Exercise directions: Extend the article on fast sorting with a limit in Elixir, picking up directly after its final line.

Fast sorting with limit in Elixir
If you have a large list of things in Elixir and then want to sort them in order
to get the top n
for something, chances are that your existing sort using
Enum.sort
may be relatively slow, as it rebuilds the entire list. We can do it
more efficiently by simply accumulating the top n
in an optimized data
structure.
Erlang provides this optimized data structure for us, namely
:gb_trees
. We roughly need to
do the following:
- Reduce over our enumerable.
- Figure out the value of the current item, and check whether it’s bigger than
the smallest value.1
- If it is, insert it into the tree.
- If not, insert it only if we’re not at the limit yet.
Let’s look at the function in detail:
defp sort_by_limit(stream, key_fn, limit) do
stream
|> Enum.reduce({:gb_trees.empty(), 0, 0}, fn item, {tree, smallest, size} ->
case key_fn.(item) do
key when key > smallest and size >= limit ->
{_smallest, _value, new_tree} = :gb_trees.take_smallest(tree)

Extracted data entries:
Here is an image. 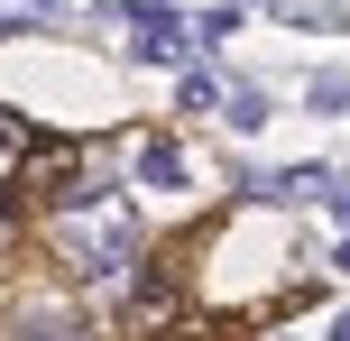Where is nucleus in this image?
<instances>
[{
    "label": "nucleus",
    "instance_id": "obj_9",
    "mask_svg": "<svg viewBox=\"0 0 350 341\" xmlns=\"http://www.w3.org/2000/svg\"><path fill=\"white\" fill-rule=\"evenodd\" d=\"M314 111H323V120L350 111V74H314Z\"/></svg>",
    "mask_w": 350,
    "mask_h": 341
},
{
    "label": "nucleus",
    "instance_id": "obj_12",
    "mask_svg": "<svg viewBox=\"0 0 350 341\" xmlns=\"http://www.w3.org/2000/svg\"><path fill=\"white\" fill-rule=\"evenodd\" d=\"M0 37H18V10H0Z\"/></svg>",
    "mask_w": 350,
    "mask_h": 341
},
{
    "label": "nucleus",
    "instance_id": "obj_2",
    "mask_svg": "<svg viewBox=\"0 0 350 341\" xmlns=\"http://www.w3.org/2000/svg\"><path fill=\"white\" fill-rule=\"evenodd\" d=\"M74 166H83V148H74V139H28V157H18V176H10L18 213H55L65 185H74Z\"/></svg>",
    "mask_w": 350,
    "mask_h": 341
},
{
    "label": "nucleus",
    "instance_id": "obj_8",
    "mask_svg": "<svg viewBox=\"0 0 350 341\" xmlns=\"http://www.w3.org/2000/svg\"><path fill=\"white\" fill-rule=\"evenodd\" d=\"M221 37H240V0H221V10L193 18V46H221Z\"/></svg>",
    "mask_w": 350,
    "mask_h": 341
},
{
    "label": "nucleus",
    "instance_id": "obj_10",
    "mask_svg": "<svg viewBox=\"0 0 350 341\" xmlns=\"http://www.w3.org/2000/svg\"><path fill=\"white\" fill-rule=\"evenodd\" d=\"M18 221H28V213H18V194H0V258L18 249Z\"/></svg>",
    "mask_w": 350,
    "mask_h": 341
},
{
    "label": "nucleus",
    "instance_id": "obj_14",
    "mask_svg": "<svg viewBox=\"0 0 350 341\" xmlns=\"http://www.w3.org/2000/svg\"><path fill=\"white\" fill-rule=\"evenodd\" d=\"M332 332H341V341H350V314H332Z\"/></svg>",
    "mask_w": 350,
    "mask_h": 341
},
{
    "label": "nucleus",
    "instance_id": "obj_11",
    "mask_svg": "<svg viewBox=\"0 0 350 341\" xmlns=\"http://www.w3.org/2000/svg\"><path fill=\"white\" fill-rule=\"evenodd\" d=\"M323 203H332V213L350 221V176H341V166H323Z\"/></svg>",
    "mask_w": 350,
    "mask_h": 341
},
{
    "label": "nucleus",
    "instance_id": "obj_6",
    "mask_svg": "<svg viewBox=\"0 0 350 341\" xmlns=\"http://www.w3.org/2000/svg\"><path fill=\"white\" fill-rule=\"evenodd\" d=\"M175 74H185V83H175V111H185V120H203V111L221 102V83H212L203 65H175Z\"/></svg>",
    "mask_w": 350,
    "mask_h": 341
},
{
    "label": "nucleus",
    "instance_id": "obj_13",
    "mask_svg": "<svg viewBox=\"0 0 350 341\" xmlns=\"http://www.w3.org/2000/svg\"><path fill=\"white\" fill-rule=\"evenodd\" d=\"M332 268H341V277H350V240H341V249H332Z\"/></svg>",
    "mask_w": 350,
    "mask_h": 341
},
{
    "label": "nucleus",
    "instance_id": "obj_4",
    "mask_svg": "<svg viewBox=\"0 0 350 341\" xmlns=\"http://www.w3.org/2000/svg\"><path fill=\"white\" fill-rule=\"evenodd\" d=\"M139 185L175 194V185H185V148H175V139H139Z\"/></svg>",
    "mask_w": 350,
    "mask_h": 341
},
{
    "label": "nucleus",
    "instance_id": "obj_5",
    "mask_svg": "<svg viewBox=\"0 0 350 341\" xmlns=\"http://www.w3.org/2000/svg\"><path fill=\"white\" fill-rule=\"evenodd\" d=\"M212 111H221V120L240 129V139H249V129H267V92H258V83H230V92H221Z\"/></svg>",
    "mask_w": 350,
    "mask_h": 341
},
{
    "label": "nucleus",
    "instance_id": "obj_3",
    "mask_svg": "<svg viewBox=\"0 0 350 341\" xmlns=\"http://www.w3.org/2000/svg\"><path fill=\"white\" fill-rule=\"evenodd\" d=\"M0 332H37V341H46V332H92V314L83 305H18Z\"/></svg>",
    "mask_w": 350,
    "mask_h": 341
},
{
    "label": "nucleus",
    "instance_id": "obj_7",
    "mask_svg": "<svg viewBox=\"0 0 350 341\" xmlns=\"http://www.w3.org/2000/svg\"><path fill=\"white\" fill-rule=\"evenodd\" d=\"M28 139H37V129L18 120V111H0V194H10V176H18V157H28Z\"/></svg>",
    "mask_w": 350,
    "mask_h": 341
},
{
    "label": "nucleus",
    "instance_id": "obj_1",
    "mask_svg": "<svg viewBox=\"0 0 350 341\" xmlns=\"http://www.w3.org/2000/svg\"><path fill=\"white\" fill-rule=\"evenodd\" d=\"M46 249H55V277L65 286H129L148 258V231L111 203H83V213H46Z\"/></svg>",
    "mask_w": 350,
    "mask_h": 341
}]
</instances>
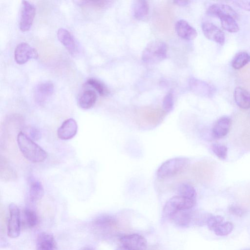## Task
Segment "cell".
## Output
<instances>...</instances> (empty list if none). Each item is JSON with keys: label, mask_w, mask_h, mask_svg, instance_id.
<instances>
[{"label": "cell", "mask_w": 250, "mask_h": 250, "mask_svg": "<svg viewBox=\"0 0 250 250\" xmlns=\"http://www.w3.org/2000/svg\"><path fill=\"white\" fill-rule=\"evenodd\" d=\"M196 199H190L180 195L170 198L165 204L163 210L164 217L170 219L177 211L191 209L196 204Z\"/></svg>", "instance_id": "cell-4"}, {"label": "cell", "mask_w": 250, "mask_h": 250, "mask_svg": "<svg viewBox=\"0 0 250 250\" xmlns=\"http://www.w3.org/2000/svg\"><path fill=\"white\" fill-rule=\"evenodd\" d=\"M24 219L26 226L29 228L35 227L38 223V217L36 213L32 209L26 208L23 211Z\"/></svg>", "instance_id": "cell-27"}, {"label": "cell", "mask_w": 250, "mask_h": 250, "mask_svg": "<svg viewBox=\"0 0 250 250\" xmlns=\"http://www.w3.org/2000/svg\"><path fill=\"white\" fill-rule=\"evenodd\" d=\"M231 125L230 119L227 116L220 118L214 124L212 134L216 139H220L225 136L229 132Z\"/></svg>", "instance_id": "cell-17"}, {"label": "cell", "mask_w": 250, "mask_h": 250, "mask_svg": "<svg viewBox=\"0 0 250 250\" xmlns=\"http://www.w3.org/2000/svg\"><path fill=\"white\" fill-rule=\"evenodd\" d=\"M175 29L177 34L185 40H192L197 36L195 29L187 21L184 20L178 21L175 25Z\"/></svg>", "instance_id": "cell-14"}, {"label": "cell", "mask_w": 250, "mask_h": 250, "mask_svg": "<svg viewBox=\"0 0 250 250\" xmlns=\"http://www.w3.org/2000/svg\"><path fill=\"white\" fill-rule=\"evenodd\" d=\"M30 137L31 139H34V140H38L41 137L40 132L37 128L34 127H31L29 129Z\"/></svg>", "instance_id": "cell-36"}, {"label": "cell", "mask_w": 250, "mask_h": 250, "mask_svg": "<svg viewBox=\"0 0 250 250\" xmlns=\"http://www.w3.org/2000/svg\"><path fill=\"white\" fill-rule=\"evenodd\" d=\"M250 62V55L246 51H240L234 57L231 65L235 69H240Z\"/></svg>", "instance_id": "cell-25"}, {"label": "cell", "mask_w": 250, "mask_h": 250, "mask_svg": "<svg viewBox=\"0 0 250 250\" xmlns=\"http://www.w3.org/2000/svg\"><path fill=\"white\" fill-rule=\"evenodd\" d=\"M36 14L35 6L26 0L22 1V7L20 19V28L23 31H28L31 28Z\"/></svg>", "instance_id": "cell-7"}, {"label": "cell", "mask_w": 250, "mask_h": 250, "mask_svg": "<svg viewBox=\"0 0 250 250\" xmlns=\"http://www.w3.org/2000/svg\"><path fill=\"white\" fill-rule=\"evenodd\" d=\"M115 250H126L125 249V248H124L123 247H120V248H118L116 249Z\"/></svg>", "instance_id": "cell-39"}, {"label": "cell", "mask_w": 250, "mask_h": 250, "mask_svg": "<svg viewBox=\"0 0 250 250\" xmlns=\"http://www.w3.org/2000/svg\"><path fill=\"white\" fill-rule=\"evenodd\" d=\"M17 141L22 154L30 162L41 163L46 159V152L25 133L20 132L17 136Z\"/></svg>", "instance_id": "cell-1"}, {"label": "cell", "mask_w": 250, "mask_h": 250, "mask_svg": "<svg viewBox=\"0 0 250 250\" xmlns=\"http://www.w3.org/2000/svg\"><path fill=\"white\" fill-rule=\"evenodd\" d=\"M29 185V197L31 201L35 202L41 200L44 194L43 188L41 182L31 178Z\"/></svg>", "instance_id": "cell-22"}, {"label": "cell", "mask_w": 250, "mask_h": 250, "mask_svg": "<svg viewBox=\"0 0 250 250\" xmlns=\"http://www.w3.org/2000/svg\"><path fill=\"white\" fill-rule=\"evenodd\" d=\"M229 211L233 214L237 216H241L243 214V210L238 207H231L229 208Z\"/></svg>", "instance_id": "cell-37"}, {"label": "cell", "mask_w": 250, "mask_h": 250, "mask_svg": "<svg viewBox=\"0 0 250 250\" xmlns=\"http://www.w3.org/2000/svg\"><path fill=\"white\" fill-rule=\"evenodd\" d=\"M233 2L240 8L250 12V0H234Z\"/></svg>", "instance_id": "cell-35"}, {"label": "cell", "mask_w": 250, "mask_h": 250, "mask_svg": "<svg viewBox=\"0 0 250 250\" xmlns=\"http://www.w3.org/2000/svg\"><path fill=\"white\" fill-rule=\"evenodd\" d=\"M87 84L90 85L101 96L107 94V89L104 84L99 80L95 78H89L86 82Z\"/></svg>", "instance_id": "cell-30"}, {"label": "cell", "mask_w": 250, "mask_h": 250, "mask_svg": "<svg viewBox=\"0 0 250 250\" xmlns=\"http://www.w3.org/2000/svg\"><path fill=\"white\" fill-rule=\"evenodd\" d=\"M83 250H93L91 248H84Z\"/></svg>", "instance_id": "cell-40"}, {"label": "cell", "mask_w": 250, "mask_h": 250, "mask_svg": "<svg viewBox=\"0 0 250 250\" xmlns=\"http://www.w3.org/2000/svg\"><path fill=\"white\" fill-rule=\"evenodd\" d=\"M149 7L148 2L144 0H136L133 1L131 13L136 20L143 21L148 16Z\"/></svg>", "instance_id": "cell-18"}, {"label": "cell", "mask_w": 250, "mask_h": 250, "mask_svg": "<svg viewBox=\"0 0 250 250\" xmlns=\"http://www.w3.org/2000/svg\"><path fill=\"white\" fill-rule=\"evenodd\" d=\"M193 213L190 209L177 211L170 219L176 224L181 227H188L193 220Z\"/></svg>", "instance_id": "cell-21"}, {"label": "cell", "mask_w": 250, "mask_h": 250, "mask_svg": "<svg viewBox=\"0 0 250 250\" xmlns=\"http://www.w3.org/2000/svg\"><path fill=\"white\" fill-rule=\"evenodd\" d=\"M233 229L231 222H224L216 227L212 231L218 236H226L229 234Z\"/></svg>", "instance_id": "cell-28"}, {"label": "cell", "mask_w": 250, "mask_h": 250, "mask_svg": "<svg viewBox=\"0 0 250 250\" xmlns=\"http://www.w3.org/2000/svg\"><path fill=\"white\" fill-rule=\"evenodd\" d=\"M174 99L171 91L167 93L163 100V108L166 112L171 111L173 107Z\"/></svg>", "instance_id": "cell-33"}, {"label": "cell", "mask_w": 250, "mask_h": 250, "mask_svg": "<svg viewBox=\"0 0 250 250\" xmlns=\"http://www.w3.org/2000/svg\"><path fill=\"white\" fill-rule=\"evenodd\" d=\"M178 195L193 199H196V192L194 187L188 183L180 184L177 188Z\"/></svg>", "instance_id": "cell-26"}, {"label": "cell", "mask_w": 250, "mask_h": 250, "mask_svg": "<svg viewBox=\"0 0 250 250\" xmlns=\"http://www.w3.org/2000/svg\"><path fill=\"white\" fill-rule=\"evenodd\" d=\"M211 148L214 154L222 160H226L228 155V148L226 146L220 144H213Z\"/></svg>", "instance_id": "cell-31"}, {"label": "cell", "mask_w": 250, "mask_h": 250, "mask_svg": "<svg viewBox=\"0 0 250 250\" xmlns=\"http://www.w3.org/2000/svg\"><path fill=\"white\" fill-rule=\"evenodd\" d=\"M38 57L37 50L26 42L19 43L14 52V58L16 62L22 64L31 59H36Z\"/></svg>", "instance_id": "cell-8"}, {"label": "cell", "mask_w": 250, "mask_h": 250, "mask_svg": "<svg viewBox=\"0 0 250 250\" xmlns=\"http://www.w3.org/2000/svg\"><path fill=\"white\" fill-rule=\"evenodd\" d=\"M208 15L218 18L222 16L229 15L236 20L238 15L235 11L230 6L223 3H215L210 5L207 11Z\"/></svg>", "instance_id": "cell-16"}, {"label": "cell", "mask_w": 250, "mask_h": 250, "mask_svg": "<svg viewBox=\"0 0 250 250\" xmlns=\"http://www.w3.org/2000/svg\"><path fill=\"white\" fill-rule=\"evenodd\" d=\"M54 85L51 82H45L38 84L34 90V97L39 104H43L54 92Z\"/></svg>", "instance_id": "cell-11"}, {"label": "cell", "mask_w": 250, "mask_h": 250, "mask_svg": "<svg viewBox=\"0 0 250 250\" xmlns=\"http://www.w3.org/2000/svg\"><path fill=\"white\" fill-rule=\"evenodd\" d=\"M234 99L240 108L245 109L250 108V93L245 88L236 87L234 91Z\"/></svg>", "instance_id": "cell-19"}, {"label": "cell", "mask_w": 250, "mask_h": 250, "mask_svg": "<svg viewBox=\"0 0 250 250\" xmlns=\"http://www.w3.org/2000/svg\"><path fill=\"white\" fill-rule=\"evenodd\" d=\"M0 175L1 179L4 181L15 180L17 177L16 171L6 160L2 158L0 160Z\"/></svg>", "instance_id": "cell-23"}, {"label": "cell", "mask_w": 250, "mask_h": 250, "mask_svg": "<svg viewBox=\"0 0 250 250\" xmlns=\"http://www.w3.org/2000/svg\"><path fill=\"white\" fill-rule=\"evenodd\" d=\"M9 217L7 224V234L10 238L18 237L21 233V214L18 206L11 203L8 207Z\"/></svg>", "instance_id": "cell-5"}, {"label": "cell", "mask_w": 250, "mask_h": 250, "mask_svg": "<svg viewBox=\"0 0 250 250\" xmlns=\"http://www.w3.org/2000/svg\"><path fill=\"white\" fill-rule=\"evenodd\" d=\"M115 223L114 218L111 216L104 215L97 218L94 221V225L98 228L105 229L112 226Z\"/></svg>", "instance_id": "cell-29"}, {"label": "cell", "mask_w": 250, "mask_h": 250, "mask_svg": "<svg viewBox=\"0 0 250 250\" xmlns=\"http://www.w3.org/2000/svg\"><path fill=\"white\" fill-rule=\"evenodd\" d=\"M97 100V95L93 90L87 89L80 95L78 99L79 106L84 109H90L93 106Z\"/></svg>", "instance_id": "cell-20"}, {"label": "cell", "mask_w": 250, "mask_h": 250, "mask_svg": "<svg viewBox=\"0 0 250 250\" xmlns=\"http://www.w3.org/2000/svg\"><path fill=\"white\" fill-rule=\"evenodd\" d=\"M189 1L188 0H176L173 1L176 4L179 6H186L189 3Z\"/></svg>", "instance_id": "cell-38"}, {"label": "cell", "mask_w": 250, "mask_h": 250, "mask_svg": "<svg viewBox=\"0 0 250 250\" xmlns=\"http://www.w3.org/2000/svg\"><path fill=\"white\" fill-rule=\"evenodd\" d=\"M77 129L78 125L76 121L72 118L68 119L58 128V137L63 140L71 139L76 134Z\"/></svg>", "instance_id": "cell-12"}, {"label": "cell", "mask_w": 250, "mask_h": 250, "mask_svg": "<svg viewBox=\"0 0 250 250\" xmlns=\"http://www.w3.org/2000/svg\"><path fill=\"white\" fill-rule=\"evenodd\" d=\"M189 159L185 157L169 159L162 163L158 168L157 176L161 179L171 178L182 172L188 167Z\"/></svg>", "instance_id": "cell-2"}, {"label": "cell", "mask_w": 250, "mask_h": 250, "mask_svg": "<svg viewBox=\"0 0 250 250\" xmlns=\"http://www.w3.org/2000/svg\"><path fill=\"white\" fill-rule=\"evenodd\" d=\"M122 247L126 250H146L147 241L142 235L137 233L122 236L119 238Z\"/></svg>", "instance_id": "cell-6"}, {"label": "cell", "mask_w": 250, "mask_h": 250, "mask_svg": "<svg viewBox=\"0 0 250 250\" xmlns=\"http://www.w3.org/2000/svg\"><path fill=\"white\" fill-rule=\"evenodd\" d=\"M188 84L190 91L198 96L210 97L214 94L215 88L213 86L197 78H190Z\"/></svg>", "instance_id": "cell-9"}, {"label": "cell", "mask_w": 250, "mask_h": 250, "mask_svg": "<svg viewBox=\"0 0 250 250\" xmlns=\"http://www.w3.org/2000/svg\"><path fill=\"white\" fill-rule=\"evenodd\" d=\"M220 19L222 27L230 33H236L239 30L236 19L229 15L221 16Z\"/></svg>", "instance_id": "cell-24"}, {"label": "cell", "mask_w": 250, "mask_h": 250, "mask_svg": "<svg viewBox=\"0 0 250 250\" xmlns=\"http://www.w3.org/2000/svg\"><path fill=\"white\" fill-rule=\"evenodd\" d=\"M202 29L205 36L208 40L222 45L225 42V36L222 31L216 25L209 21L203 22Z\"/></svg>", "instance_id": "cell-10"}, {"label": "cell", "mask_w": 250, "mask_h": 250, "mask_svg": "<svg viewBox=\"0 0 250 250\" xmlns=\"http://www.w3.org/2000/svg\"><path fill=\"white\" fill-rule=\"evenodd\" d=\"M57 37L59 41L67 49L70 54L76 55L78 52L77 42L69 31L64 28H60L57 31Z\"/></svg>", "instance_id": "cell-13"}, {"label": "cell", "mask_w": 250, "mask_h": 250, "mask_svg": "<svg viewBox=\"0 0 250 250\" xmlns=\"http://www.w3.org/2000/svg\"><path fill=\"white\" fill-rule=\"evenodd\" d=\"M37 250H58V246L54 236L46 232L38 235L36 240Z\"/></svg>", "instance_id": "cell-15"}, {"label": "cell", "mask_w": 250, "mask_h": 250, "mask_svg": "<svg viewBox=\"0 0 250 250\" xmlns=\"http://www.w3.org/2000/svg\"><path fill=\"white\" fill-rule=\"evenodd\" d=\"M81 4L94 8H103L107 5L109 1H81Z\"/></svg>", "instance_id": "cell-34"}, {"label": "cell", "mask_w": 250, "mask_h": 250, "mask_svg": "<svg viewBox=\"0 0 250 250\" xmlns=\"http://www.w3.org/2000/svg\"><path fill=\"white\" fill-rule=\"evenodd\" d=\"M224 222V218L220 215H209L206 224L210 230H213L216 227Z\"/></svg>", "instance_id": "cell-32"}, {"label": "cell", "mask_w": 250, "mask_h": 250, "mask_svg": "<svg viewBox=\"0 0 250 250\" xmlns=\"http://www.w3.org/2000/svg\"><path fill=\"white\" fill-rule=\"evenodd\" d=\"M167 47L162 41L154 40L148 43L142 52V60L146 63L154 64L165 60Z\"/></svg>", "instance_id": "cell-3"}]
</instances>
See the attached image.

Final result:
{:gb_trees.insert(key, item, new_tree), key, size}
key when size < limit ->
{:gb_trees.insert(key, item, tree), key, size + 1}
_key ->
{tree, smallest, size}
end
end)
|> elem(0)
|> :gb_trees.to_list()
|> Enum.reverse()
|> Enum.map(&elem(&1, 1))
end
Carrying the smallest
and size
parameters myself is a bit of an
optimization: we could call :gb_trees.smallest
and :gb_trees.size
ourselves
but we can track this relatively simply. The following pipes are mainly used to
extract the tree, reverse the order from ascending to descending sort, and then
map to the actual items we cared about.
If this proved useful to you, or you found an issue with it, please let me know :-)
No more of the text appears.